Top of Supplied material
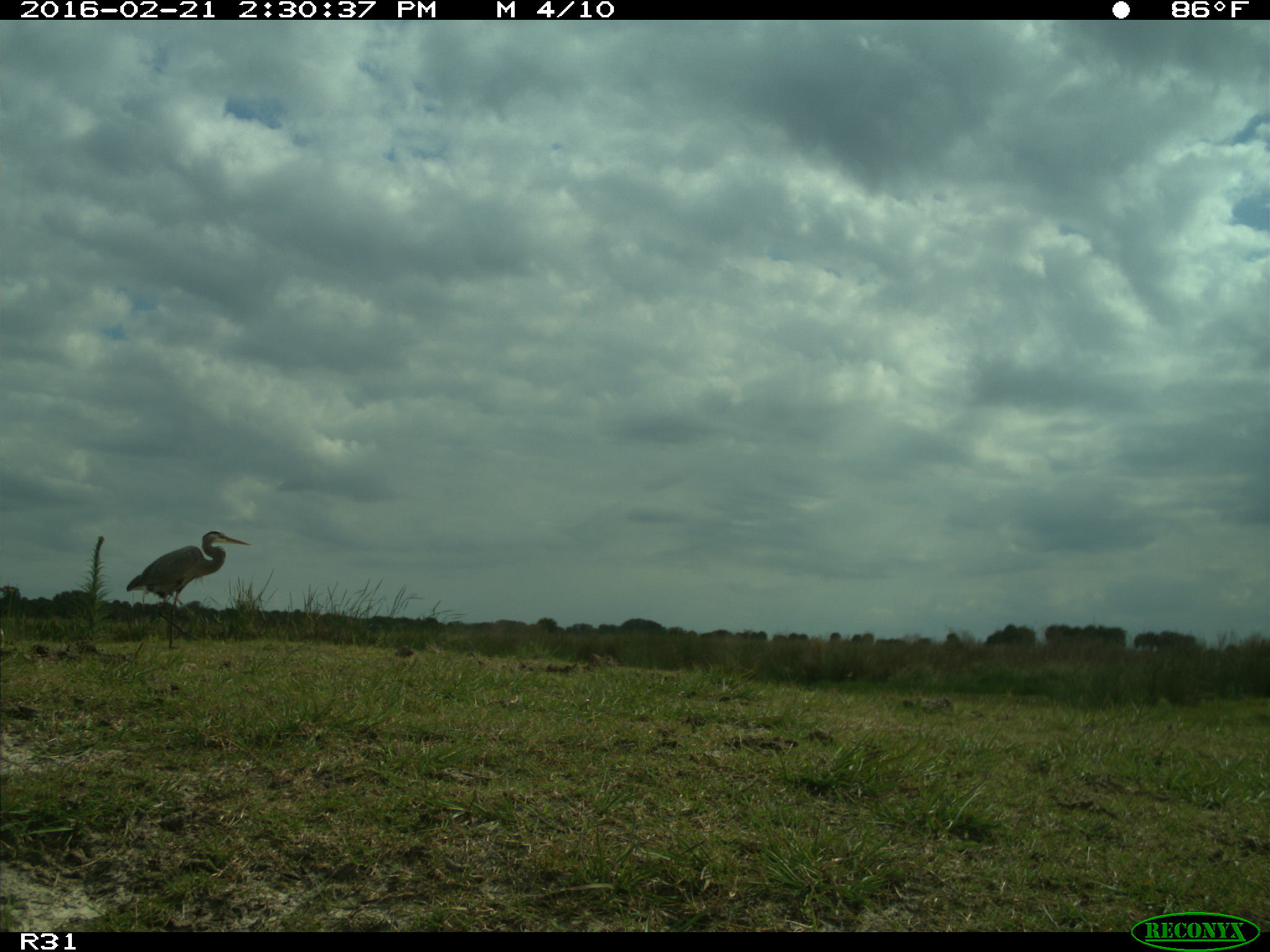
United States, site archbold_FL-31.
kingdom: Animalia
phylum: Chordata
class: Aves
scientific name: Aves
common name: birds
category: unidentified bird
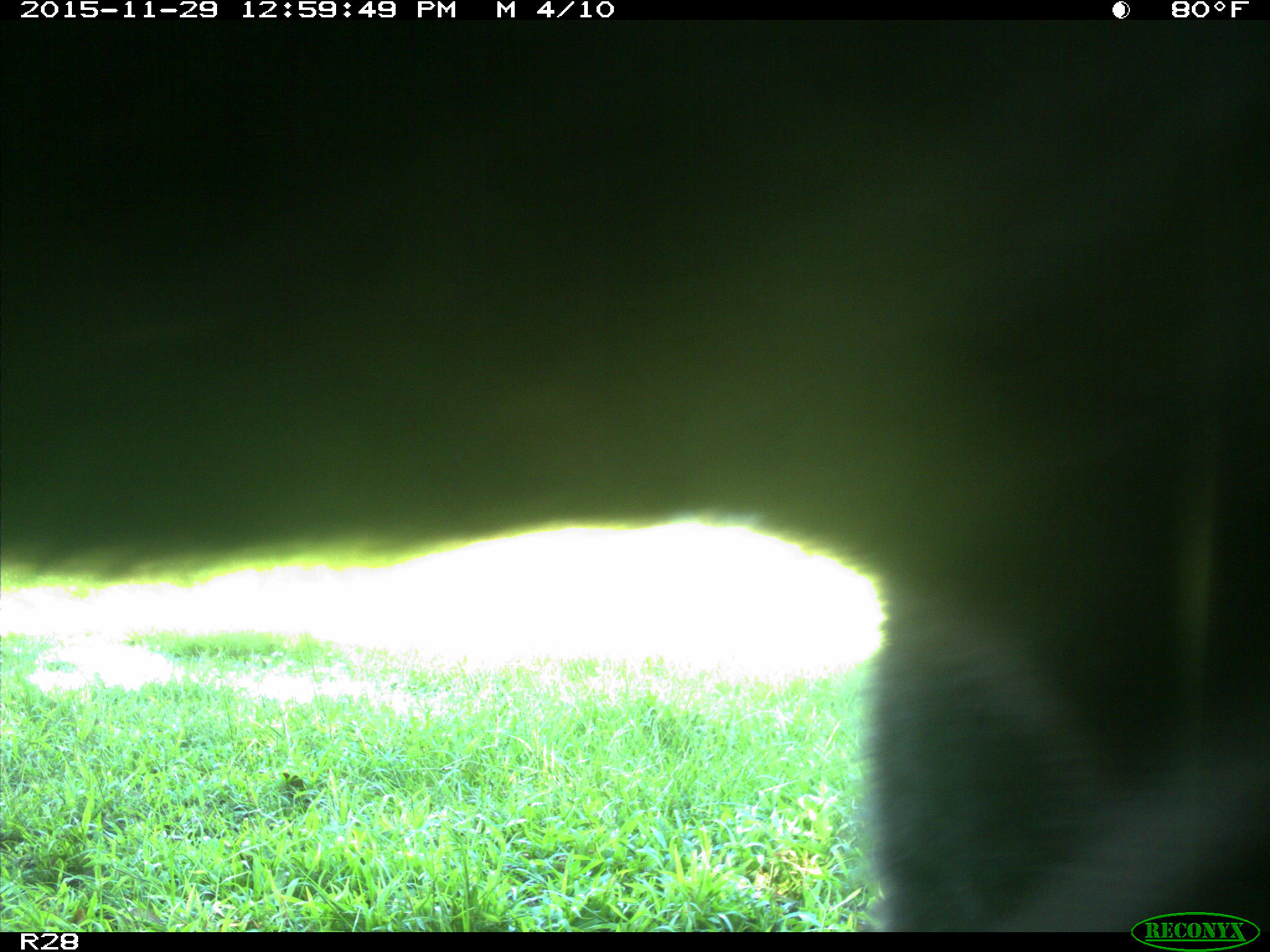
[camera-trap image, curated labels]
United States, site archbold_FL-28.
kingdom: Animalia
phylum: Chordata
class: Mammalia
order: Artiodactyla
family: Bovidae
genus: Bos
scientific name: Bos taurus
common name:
Bottom of Supplied material
**Task to complete**
Only the pictures are to be dropped; all other material above must be repeated exactly.

**Answer to the exercise**
United States, site archbold_FL-31.
kingdom: Animalia
phylum: Chordata
class: Aves
scientific name: Aves
common name: birds
category: unidentified bird
[camera-trap image, curated labels]
United States, site archbold_FL-28.
kingdom: Animalia
phylum: Chordata
class: Mammalia
order: Artiodactyla
family: Bovidae
genus: Bos
scientific name: Bos taurus
common name:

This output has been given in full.